Introduction to Digital Music with Python Programming: Learning Music With Code is a beginner’s guide to the increasingly intertwined world of music and code. The book uses two platforms, including Horn’s TunePad, which let users create short musical loops that can be layered together using a simple digital audio workstation interface.

Horn, director of the Tangible Interaction Design and Learning (TIDAL) Lab, coauthored the book with Melanie West, a learning sciences doctoral student at the School of Education and Social Policy; and Cameron Roberts, a software developer and saxophonist in Chicago and a member of the TIDAL lab.

"Working with TunePad over the past several years has changed my outlook on both music and computation," said Roberts, (left) who, before arriving at Northwestern, had been told he'd have to choose between music and code. "Combining music with code not only creates entirely new creative potentials, but also changes the way we think of both areas. TunePad also opens up a world in which you can interact with music and code through playfulness and exploration."

For West, who studies the role of music in the learning sciences, the project aligned perfectly with her research interests. Before coming to Northwestern, West worked as a recording engineer for 10 years, earning a platinum album from her work with the Talking Heads on the Little Creatures album.

"TunePad, being free and accessible, can open doors to new ways of learning through music," she said. "There's nothing like witnessing the expression on a child’s face when they are able to program a Python loop that expresses their musical thoughts. I hope many more children are given the opportunity to create and learn using TunePad."

The book covers the fundamentals of rhythm, chord structure, and melodic composition along with the basics of digital production. Each new concept is anchored in a real-word musical example to give readers the ability to make beats in minutesBook cover

The team wanted to help people of all coding backgrounds and musical ability (including those with none) explore the algorithmic and mathematical beauty of music. Written in clear, accessible language, their book targets high school- aged students and up and educators, whether they work in computer science, music, or informal educational settings.

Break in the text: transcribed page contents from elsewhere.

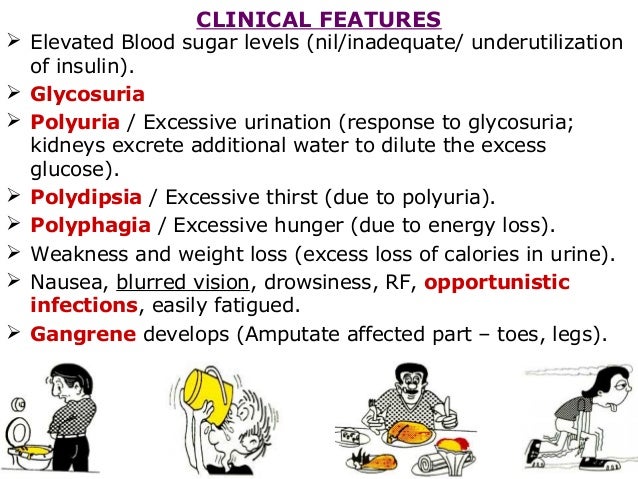 CLINICAL FEATURES

➢ Elevated Blood sugar levels (nil/inadequate/ underutilization of insulin).

➢ Glycosuria

➢ Polyuria / Excessive urination (response to glycosuria; kidneys excrete additional water to dilute the excess glucose).

➢ Polydipsia / Excessive thirst (due to polyuria).

➢ Polyphagia / Excessive hunger (due to energy loss).

➢ Weakness and weight loss (excess loss of calories in urine).

➢ Nausea, blurred vision, drowsiness, RF, opportunistic infections, easily fatigued.

➢ Gangrene develops (Amputate affected part – toes, legs).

“Code gives us an elegant language to think about musical ideas,” said Horn, associate professor of computer science and learning sciences. “Music is a great way to learn core programming concepts. Together they reinforce one another is surprising and potent ways that open new creative opportunities.”

Falling in Love

For Horn, coding has long been a way to help revitalize subjects that have become “painfully rote” in schools. His own experience with music is a case in point. As a child growing up in Houston, Horn played the viola, but he memorized the songs and never fell in love with music.

“While I could read music, I never learned to read music as literature, never composed anything not even informally scratching out a tune, and I never developed habits of deep listening,” he said. “I never played just for fun.”

Learning how to code was a completely different experience. He was self-taught, took electives that he chose himself, spent hours working on games or other projects (when he probably should have been practicing the viola, he says), planned out algorithms, and even synthesized his own rudimentary sound effects. “I had no idea what I was doing, but that was liberating,” he said. “I fell in love with coding.”

Developing TunePad over the last several years helped Horn rediscover the power of musical ideas. “Code has given me a different kind of language for thinking about things like rhythm, chords and harmony,” he said. “Music has become something creative and alive in a way that it never was for me before.”

Increasingly, students in local districts have been able to try it for themselves. Teachers in Evanston/Skokie School District 65 computer science classes recently offered TunePad to fifth graders. The six-week class culminated with a “When Coded Beats Come Alive” festival at Evanston Township High School, where select student compositions were performed by a live, professional band.

“Music and code reinforce one another in surprising and powerful ways that open new creative opportunities,” Horn said. “Regardless of your starting point–as a coder, as a musician, as neither, as both–you will discover something new about yourself and what you can become."